- EXERCISE DIRECTIONS -
Your answer should be one number, the count of lines in the data that hold "PAGE".

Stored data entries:
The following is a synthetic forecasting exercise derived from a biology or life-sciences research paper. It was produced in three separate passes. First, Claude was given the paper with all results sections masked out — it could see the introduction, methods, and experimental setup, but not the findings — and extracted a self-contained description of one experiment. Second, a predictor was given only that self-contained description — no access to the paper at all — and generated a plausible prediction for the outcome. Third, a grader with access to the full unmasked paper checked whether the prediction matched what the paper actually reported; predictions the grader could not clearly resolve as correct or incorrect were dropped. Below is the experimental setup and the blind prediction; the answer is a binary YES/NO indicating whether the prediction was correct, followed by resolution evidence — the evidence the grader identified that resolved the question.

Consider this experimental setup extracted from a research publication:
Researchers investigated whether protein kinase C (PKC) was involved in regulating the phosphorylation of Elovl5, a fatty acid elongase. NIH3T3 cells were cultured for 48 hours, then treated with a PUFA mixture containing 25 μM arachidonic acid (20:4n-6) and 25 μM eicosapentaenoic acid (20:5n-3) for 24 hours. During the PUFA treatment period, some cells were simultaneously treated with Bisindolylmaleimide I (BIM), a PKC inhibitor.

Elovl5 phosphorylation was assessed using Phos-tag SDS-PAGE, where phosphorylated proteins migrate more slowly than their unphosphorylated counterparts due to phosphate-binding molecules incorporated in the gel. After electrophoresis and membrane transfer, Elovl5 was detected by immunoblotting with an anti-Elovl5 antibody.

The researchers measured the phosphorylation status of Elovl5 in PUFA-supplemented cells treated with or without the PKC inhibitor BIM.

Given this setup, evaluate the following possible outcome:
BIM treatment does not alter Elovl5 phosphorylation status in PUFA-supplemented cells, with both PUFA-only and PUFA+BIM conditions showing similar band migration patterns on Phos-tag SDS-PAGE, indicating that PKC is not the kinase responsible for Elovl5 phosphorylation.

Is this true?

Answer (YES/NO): YES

- WRITTEN RESPONSE -
2